This can be useful when the default provided FiniteDifferences.rand_tangent doesn't produce the desired tangent for your type. For example, the default tangent for an Int is NoTangent(), which is correct e.g. when the Int represents a discrete integer like in indexing. But if you are testing something where the Int is actually a special case of a real number, then you would want to specify the tangent as a Float64.

Care must be taken when manually specifying tangents. In particular, when specifying the input tangents to test_frule and the output tangent to test_rrule. As these tangents are used to seed the derivative computation. Inserting inappropriate zeros can thus hide errors.

Testing higher order functions

Higher order functions, such as map, take a function (or a functor) f as an argument. f/rrules for these functions call back into AD to compute the f/rrule of f. To test these functions, we use a dummy AD system, which simply calls the appropriate rule for f directly. For this reason, when testing map(f, collection), the rules for f need to be defined. The RuleConfig for this dummy AD system is the default one, and does not need to be provided.

test_rrule(map, x->2x [1, 2, 3.]) # fails, because there is no rrule for x->2x

mydouble(x) = 2x
function ChainRulesCore.rrule(::typeof(mydouble), x)
    mydouble_pullback(ȳ) = (NoTangent(), ȳ)
    return mydouble(x), mydouble_pullback
end
test_rrule(map, mydouble, [1, 2, 3.]) # works

Testing AD systems

The gradients computed by AD systems can be also be tested using test_rrule. To do that, one needs to provide an rrule_f/frule_f keyword argument, as well as the RuleConfig used by the AD system. rrule_f is a function that wraps the gradient computation by an AD system in the same API as the rrule. RuleConfig is an object that determines which sets of rules are defined for an AD system. For example, let's say we have a complicated function

function complicated(x, y)
    return do(x + y) + some(x) * hard(y) + maths(x * y)
end

that we do not know an rrule for, and we want to check whether the gradients provided by the AD system are correct.

To test gradients computed by the AD system you need to provide a rrule_f function that acts like calling rrule but use AD rather than a defined rule. This has the exact same semantics as is required to overload ChainRulesCore.rrule_via_ad, thus almost all systems doing so should just overload that, and pass in that and the config, and then trigger test_rrule(MyADConfig, f, xs; rrule_f = ChainRulesCore.rrule_via_ad). See more info on rrule_via_ad and the rule configs in the ChainRules documentation. For some AD systems (e.g. Zygote) rrule_via_ad already exists. If it does not exist, see How to write rrule_via_ad function section below.

We use the test_rrule function to test the gradients using the config used by the AD system

config = MyAD.CustomRuleConfig()

Supplied material –

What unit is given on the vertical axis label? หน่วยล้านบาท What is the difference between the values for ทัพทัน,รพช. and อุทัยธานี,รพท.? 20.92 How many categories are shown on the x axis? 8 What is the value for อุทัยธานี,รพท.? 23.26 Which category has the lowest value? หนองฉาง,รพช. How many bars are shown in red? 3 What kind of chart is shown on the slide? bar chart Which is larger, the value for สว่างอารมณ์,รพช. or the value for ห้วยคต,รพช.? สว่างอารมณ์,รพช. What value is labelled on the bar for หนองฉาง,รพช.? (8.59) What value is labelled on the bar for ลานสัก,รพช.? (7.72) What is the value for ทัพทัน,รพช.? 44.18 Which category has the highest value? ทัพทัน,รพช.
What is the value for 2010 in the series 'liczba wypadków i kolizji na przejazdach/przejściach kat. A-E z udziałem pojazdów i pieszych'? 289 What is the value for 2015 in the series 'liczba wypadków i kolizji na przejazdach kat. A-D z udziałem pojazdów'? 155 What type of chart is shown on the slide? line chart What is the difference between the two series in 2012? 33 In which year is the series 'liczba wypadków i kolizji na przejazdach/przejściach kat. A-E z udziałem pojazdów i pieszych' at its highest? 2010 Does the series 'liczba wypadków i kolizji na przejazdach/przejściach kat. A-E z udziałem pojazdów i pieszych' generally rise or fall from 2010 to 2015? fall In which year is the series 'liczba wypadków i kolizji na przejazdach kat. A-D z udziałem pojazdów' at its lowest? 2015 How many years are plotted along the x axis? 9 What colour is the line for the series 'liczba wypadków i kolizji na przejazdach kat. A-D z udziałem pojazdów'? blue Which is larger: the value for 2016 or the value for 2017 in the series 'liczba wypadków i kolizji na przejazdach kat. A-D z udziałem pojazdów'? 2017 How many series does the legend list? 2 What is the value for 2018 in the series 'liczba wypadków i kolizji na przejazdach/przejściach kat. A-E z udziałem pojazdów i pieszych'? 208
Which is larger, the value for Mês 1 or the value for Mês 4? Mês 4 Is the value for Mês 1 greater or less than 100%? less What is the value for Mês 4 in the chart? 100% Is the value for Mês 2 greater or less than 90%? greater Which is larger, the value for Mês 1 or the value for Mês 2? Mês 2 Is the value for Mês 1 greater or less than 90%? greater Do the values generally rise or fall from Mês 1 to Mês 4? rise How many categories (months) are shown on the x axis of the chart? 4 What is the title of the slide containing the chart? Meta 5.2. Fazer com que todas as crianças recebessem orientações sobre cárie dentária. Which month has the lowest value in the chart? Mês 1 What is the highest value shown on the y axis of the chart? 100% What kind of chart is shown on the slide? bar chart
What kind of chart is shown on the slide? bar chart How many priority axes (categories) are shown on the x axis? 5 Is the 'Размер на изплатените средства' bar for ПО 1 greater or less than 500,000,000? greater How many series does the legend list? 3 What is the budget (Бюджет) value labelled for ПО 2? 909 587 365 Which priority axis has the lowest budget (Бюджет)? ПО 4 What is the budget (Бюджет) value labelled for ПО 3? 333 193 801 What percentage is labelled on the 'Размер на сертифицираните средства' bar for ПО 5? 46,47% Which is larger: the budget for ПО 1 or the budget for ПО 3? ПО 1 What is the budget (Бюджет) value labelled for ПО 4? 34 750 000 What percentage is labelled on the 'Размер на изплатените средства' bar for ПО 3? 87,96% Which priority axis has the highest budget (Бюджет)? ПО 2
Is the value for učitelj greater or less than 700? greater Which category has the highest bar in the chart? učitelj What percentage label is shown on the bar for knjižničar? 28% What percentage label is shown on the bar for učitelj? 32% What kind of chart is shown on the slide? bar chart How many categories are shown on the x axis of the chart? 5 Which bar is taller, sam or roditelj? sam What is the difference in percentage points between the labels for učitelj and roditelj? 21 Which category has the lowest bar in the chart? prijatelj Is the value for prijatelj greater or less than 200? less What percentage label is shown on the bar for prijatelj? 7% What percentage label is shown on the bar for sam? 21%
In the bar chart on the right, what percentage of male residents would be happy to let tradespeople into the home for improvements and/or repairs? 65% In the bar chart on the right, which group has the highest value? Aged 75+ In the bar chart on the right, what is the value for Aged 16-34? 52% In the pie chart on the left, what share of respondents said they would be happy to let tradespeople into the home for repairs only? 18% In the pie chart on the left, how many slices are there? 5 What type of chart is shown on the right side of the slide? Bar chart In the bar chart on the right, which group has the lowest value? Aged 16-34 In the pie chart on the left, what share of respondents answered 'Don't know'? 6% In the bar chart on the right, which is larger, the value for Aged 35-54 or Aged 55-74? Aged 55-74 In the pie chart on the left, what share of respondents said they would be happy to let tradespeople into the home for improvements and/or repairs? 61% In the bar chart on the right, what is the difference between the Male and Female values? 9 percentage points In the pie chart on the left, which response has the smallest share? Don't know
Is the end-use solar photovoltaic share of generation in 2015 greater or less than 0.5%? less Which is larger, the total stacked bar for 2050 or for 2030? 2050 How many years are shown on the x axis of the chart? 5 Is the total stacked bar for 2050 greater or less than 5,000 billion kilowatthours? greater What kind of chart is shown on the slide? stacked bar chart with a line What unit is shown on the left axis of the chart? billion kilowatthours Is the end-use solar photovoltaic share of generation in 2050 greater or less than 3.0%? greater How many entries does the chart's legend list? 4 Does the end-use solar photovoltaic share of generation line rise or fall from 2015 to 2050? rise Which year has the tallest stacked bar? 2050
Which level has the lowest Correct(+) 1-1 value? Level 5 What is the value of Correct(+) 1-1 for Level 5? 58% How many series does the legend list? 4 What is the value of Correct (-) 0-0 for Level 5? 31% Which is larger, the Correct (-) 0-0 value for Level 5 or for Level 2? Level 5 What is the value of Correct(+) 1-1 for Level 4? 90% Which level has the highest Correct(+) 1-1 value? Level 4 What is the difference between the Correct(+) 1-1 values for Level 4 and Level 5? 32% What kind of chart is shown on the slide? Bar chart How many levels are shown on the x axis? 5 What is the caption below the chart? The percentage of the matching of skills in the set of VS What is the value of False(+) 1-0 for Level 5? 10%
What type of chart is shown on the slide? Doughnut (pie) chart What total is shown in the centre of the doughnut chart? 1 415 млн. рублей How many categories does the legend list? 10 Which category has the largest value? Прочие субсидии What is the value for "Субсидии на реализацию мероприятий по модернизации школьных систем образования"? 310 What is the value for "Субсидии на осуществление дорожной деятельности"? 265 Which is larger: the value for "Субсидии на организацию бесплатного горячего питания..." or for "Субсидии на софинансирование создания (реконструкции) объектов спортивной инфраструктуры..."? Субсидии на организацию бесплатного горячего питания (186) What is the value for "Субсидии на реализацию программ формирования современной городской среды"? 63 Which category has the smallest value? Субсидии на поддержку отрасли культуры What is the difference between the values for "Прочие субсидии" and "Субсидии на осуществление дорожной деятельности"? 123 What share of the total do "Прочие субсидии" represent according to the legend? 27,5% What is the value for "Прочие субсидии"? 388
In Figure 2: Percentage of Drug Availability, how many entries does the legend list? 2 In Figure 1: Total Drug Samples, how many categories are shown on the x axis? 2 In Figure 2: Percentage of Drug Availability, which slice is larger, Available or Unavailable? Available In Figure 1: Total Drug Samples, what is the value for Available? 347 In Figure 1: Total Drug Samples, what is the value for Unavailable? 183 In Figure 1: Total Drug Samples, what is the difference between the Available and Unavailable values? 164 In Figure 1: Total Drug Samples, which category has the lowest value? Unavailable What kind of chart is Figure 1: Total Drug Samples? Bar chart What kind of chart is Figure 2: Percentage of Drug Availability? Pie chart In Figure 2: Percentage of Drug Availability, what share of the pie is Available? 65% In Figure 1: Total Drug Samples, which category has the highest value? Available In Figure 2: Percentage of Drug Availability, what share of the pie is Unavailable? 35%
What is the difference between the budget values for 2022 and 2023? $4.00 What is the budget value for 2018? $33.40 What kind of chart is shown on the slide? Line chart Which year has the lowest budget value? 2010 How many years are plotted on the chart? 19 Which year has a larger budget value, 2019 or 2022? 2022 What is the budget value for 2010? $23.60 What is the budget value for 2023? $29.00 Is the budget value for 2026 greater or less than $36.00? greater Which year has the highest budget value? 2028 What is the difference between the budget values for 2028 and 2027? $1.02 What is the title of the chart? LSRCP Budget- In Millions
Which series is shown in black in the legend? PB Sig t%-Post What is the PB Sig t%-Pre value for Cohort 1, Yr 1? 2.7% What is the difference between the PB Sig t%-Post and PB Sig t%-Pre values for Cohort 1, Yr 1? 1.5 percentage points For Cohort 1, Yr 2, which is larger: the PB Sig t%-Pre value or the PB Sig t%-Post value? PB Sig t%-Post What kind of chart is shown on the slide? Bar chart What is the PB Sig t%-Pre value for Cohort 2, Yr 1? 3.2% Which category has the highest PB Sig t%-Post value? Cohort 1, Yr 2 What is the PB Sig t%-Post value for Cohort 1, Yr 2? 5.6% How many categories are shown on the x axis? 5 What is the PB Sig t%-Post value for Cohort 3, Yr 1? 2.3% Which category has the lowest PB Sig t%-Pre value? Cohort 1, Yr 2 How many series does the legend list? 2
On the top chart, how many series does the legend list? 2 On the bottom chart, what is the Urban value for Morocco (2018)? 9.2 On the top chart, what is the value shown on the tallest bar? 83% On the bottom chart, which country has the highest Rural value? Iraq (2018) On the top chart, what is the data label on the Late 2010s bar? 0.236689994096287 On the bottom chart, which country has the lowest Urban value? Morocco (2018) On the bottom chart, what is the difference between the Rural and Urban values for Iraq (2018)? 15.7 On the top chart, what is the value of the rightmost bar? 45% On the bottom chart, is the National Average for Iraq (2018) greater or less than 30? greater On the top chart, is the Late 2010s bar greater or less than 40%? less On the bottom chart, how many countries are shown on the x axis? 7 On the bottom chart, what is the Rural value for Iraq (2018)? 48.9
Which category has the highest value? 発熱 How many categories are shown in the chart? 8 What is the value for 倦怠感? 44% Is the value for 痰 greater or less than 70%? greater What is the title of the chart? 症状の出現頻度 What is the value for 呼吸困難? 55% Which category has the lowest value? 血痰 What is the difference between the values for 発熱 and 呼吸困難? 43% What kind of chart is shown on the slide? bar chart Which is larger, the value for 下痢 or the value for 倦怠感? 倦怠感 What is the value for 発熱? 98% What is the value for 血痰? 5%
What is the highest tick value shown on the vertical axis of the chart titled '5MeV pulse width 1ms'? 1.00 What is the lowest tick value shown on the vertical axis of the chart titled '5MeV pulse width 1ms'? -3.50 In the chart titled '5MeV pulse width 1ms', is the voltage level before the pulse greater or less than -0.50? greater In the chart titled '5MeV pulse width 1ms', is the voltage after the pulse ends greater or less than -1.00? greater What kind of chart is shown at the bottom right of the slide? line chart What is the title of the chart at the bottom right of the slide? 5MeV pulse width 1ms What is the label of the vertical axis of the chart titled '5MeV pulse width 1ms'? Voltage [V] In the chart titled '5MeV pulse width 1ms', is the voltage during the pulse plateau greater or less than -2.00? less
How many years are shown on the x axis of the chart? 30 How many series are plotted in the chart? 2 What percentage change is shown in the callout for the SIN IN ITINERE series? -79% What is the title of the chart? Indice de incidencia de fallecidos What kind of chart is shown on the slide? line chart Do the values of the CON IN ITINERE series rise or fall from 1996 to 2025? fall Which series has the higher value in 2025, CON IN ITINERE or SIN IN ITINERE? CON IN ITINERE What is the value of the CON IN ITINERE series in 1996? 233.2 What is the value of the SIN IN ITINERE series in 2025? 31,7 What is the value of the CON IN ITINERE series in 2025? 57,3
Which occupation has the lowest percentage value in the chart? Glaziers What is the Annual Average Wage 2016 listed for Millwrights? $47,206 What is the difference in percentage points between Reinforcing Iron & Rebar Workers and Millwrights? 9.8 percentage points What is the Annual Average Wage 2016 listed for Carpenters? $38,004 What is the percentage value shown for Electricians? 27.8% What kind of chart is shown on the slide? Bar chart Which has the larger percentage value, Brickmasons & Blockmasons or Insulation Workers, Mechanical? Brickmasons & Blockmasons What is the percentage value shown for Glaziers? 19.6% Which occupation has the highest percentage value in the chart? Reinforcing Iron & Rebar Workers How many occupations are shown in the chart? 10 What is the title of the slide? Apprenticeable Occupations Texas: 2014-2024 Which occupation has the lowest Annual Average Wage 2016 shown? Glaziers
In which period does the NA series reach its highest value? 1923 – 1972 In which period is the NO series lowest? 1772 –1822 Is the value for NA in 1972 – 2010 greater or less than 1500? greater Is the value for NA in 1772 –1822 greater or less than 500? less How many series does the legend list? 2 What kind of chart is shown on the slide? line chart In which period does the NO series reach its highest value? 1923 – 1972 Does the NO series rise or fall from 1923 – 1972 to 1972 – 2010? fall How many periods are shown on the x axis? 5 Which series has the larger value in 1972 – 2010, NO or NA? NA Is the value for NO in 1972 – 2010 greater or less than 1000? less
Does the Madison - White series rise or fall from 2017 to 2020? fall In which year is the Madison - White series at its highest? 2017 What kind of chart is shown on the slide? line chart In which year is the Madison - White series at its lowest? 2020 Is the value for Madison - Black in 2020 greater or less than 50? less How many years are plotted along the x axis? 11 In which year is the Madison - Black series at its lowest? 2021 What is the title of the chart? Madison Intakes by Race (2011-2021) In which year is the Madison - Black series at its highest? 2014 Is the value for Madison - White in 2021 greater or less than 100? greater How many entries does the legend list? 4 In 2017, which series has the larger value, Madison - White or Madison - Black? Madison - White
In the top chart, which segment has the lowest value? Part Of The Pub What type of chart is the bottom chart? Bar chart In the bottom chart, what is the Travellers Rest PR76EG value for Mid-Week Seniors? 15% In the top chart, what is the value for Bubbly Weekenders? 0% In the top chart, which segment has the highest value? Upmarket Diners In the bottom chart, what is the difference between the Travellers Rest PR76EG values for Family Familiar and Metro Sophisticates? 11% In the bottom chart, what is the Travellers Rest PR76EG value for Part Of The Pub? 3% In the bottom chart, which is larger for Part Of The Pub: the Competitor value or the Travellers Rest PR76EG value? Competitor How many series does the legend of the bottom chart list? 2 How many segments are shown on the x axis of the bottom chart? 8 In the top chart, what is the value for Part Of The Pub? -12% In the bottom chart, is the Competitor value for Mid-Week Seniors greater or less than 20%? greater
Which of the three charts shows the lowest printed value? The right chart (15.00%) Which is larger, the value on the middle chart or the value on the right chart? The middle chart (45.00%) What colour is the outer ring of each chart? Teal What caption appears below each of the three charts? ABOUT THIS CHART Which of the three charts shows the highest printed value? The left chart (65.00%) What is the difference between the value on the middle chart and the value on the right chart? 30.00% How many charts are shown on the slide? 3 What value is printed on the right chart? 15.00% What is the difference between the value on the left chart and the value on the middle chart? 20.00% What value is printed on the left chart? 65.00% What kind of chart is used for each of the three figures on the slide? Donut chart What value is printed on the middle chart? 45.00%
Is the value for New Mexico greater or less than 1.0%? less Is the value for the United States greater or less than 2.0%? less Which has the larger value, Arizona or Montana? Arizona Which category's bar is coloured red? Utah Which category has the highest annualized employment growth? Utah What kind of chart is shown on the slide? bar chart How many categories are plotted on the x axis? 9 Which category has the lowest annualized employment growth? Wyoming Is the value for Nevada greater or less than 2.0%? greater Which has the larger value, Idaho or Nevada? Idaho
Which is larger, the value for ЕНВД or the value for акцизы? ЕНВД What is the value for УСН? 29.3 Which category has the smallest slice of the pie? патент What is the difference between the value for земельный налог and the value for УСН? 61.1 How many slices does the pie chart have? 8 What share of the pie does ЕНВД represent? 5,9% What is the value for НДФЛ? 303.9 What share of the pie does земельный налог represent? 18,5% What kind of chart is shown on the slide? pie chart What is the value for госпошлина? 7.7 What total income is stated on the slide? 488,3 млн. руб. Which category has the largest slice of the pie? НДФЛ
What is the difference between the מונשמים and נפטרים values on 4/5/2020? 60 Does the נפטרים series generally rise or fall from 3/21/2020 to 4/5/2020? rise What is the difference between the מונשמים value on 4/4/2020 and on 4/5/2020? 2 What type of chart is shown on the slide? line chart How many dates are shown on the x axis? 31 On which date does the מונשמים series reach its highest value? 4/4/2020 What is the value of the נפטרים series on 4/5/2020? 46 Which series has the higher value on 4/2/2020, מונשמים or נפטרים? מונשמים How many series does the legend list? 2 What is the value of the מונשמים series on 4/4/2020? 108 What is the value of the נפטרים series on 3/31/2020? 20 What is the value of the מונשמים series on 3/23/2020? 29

Instructions to follow – Write out the documentation excerpt on testing rules above, everything from "Higher order functions, such" down to "mydouble_pullback(ȳ) = (NoTangent(), ȳ)".

Exercise result –
Higher order functions, such as map, take a function (or a functor) f as an argument. f/rrules for these functions call back into AD to compute the f/rrule of f. To test these functions, we use a dummy AD system, which simply calls the appropriate rule for f directly. For this reason, when testing map(f, collection), the rules for f need to be defined. The RuleConfig for this dummy AD system is the default one, and does not need to be provided.

test_rrule(map, x->2x [1, 2, 3.]) # fails, because there is no rrule for x->2x

mydouble(x) = 2x
function ChainRulesCore.rrule(::typeof(mydouble), x)
    mydouble_pullback(ȳ) = (NoTangent(), ȳ)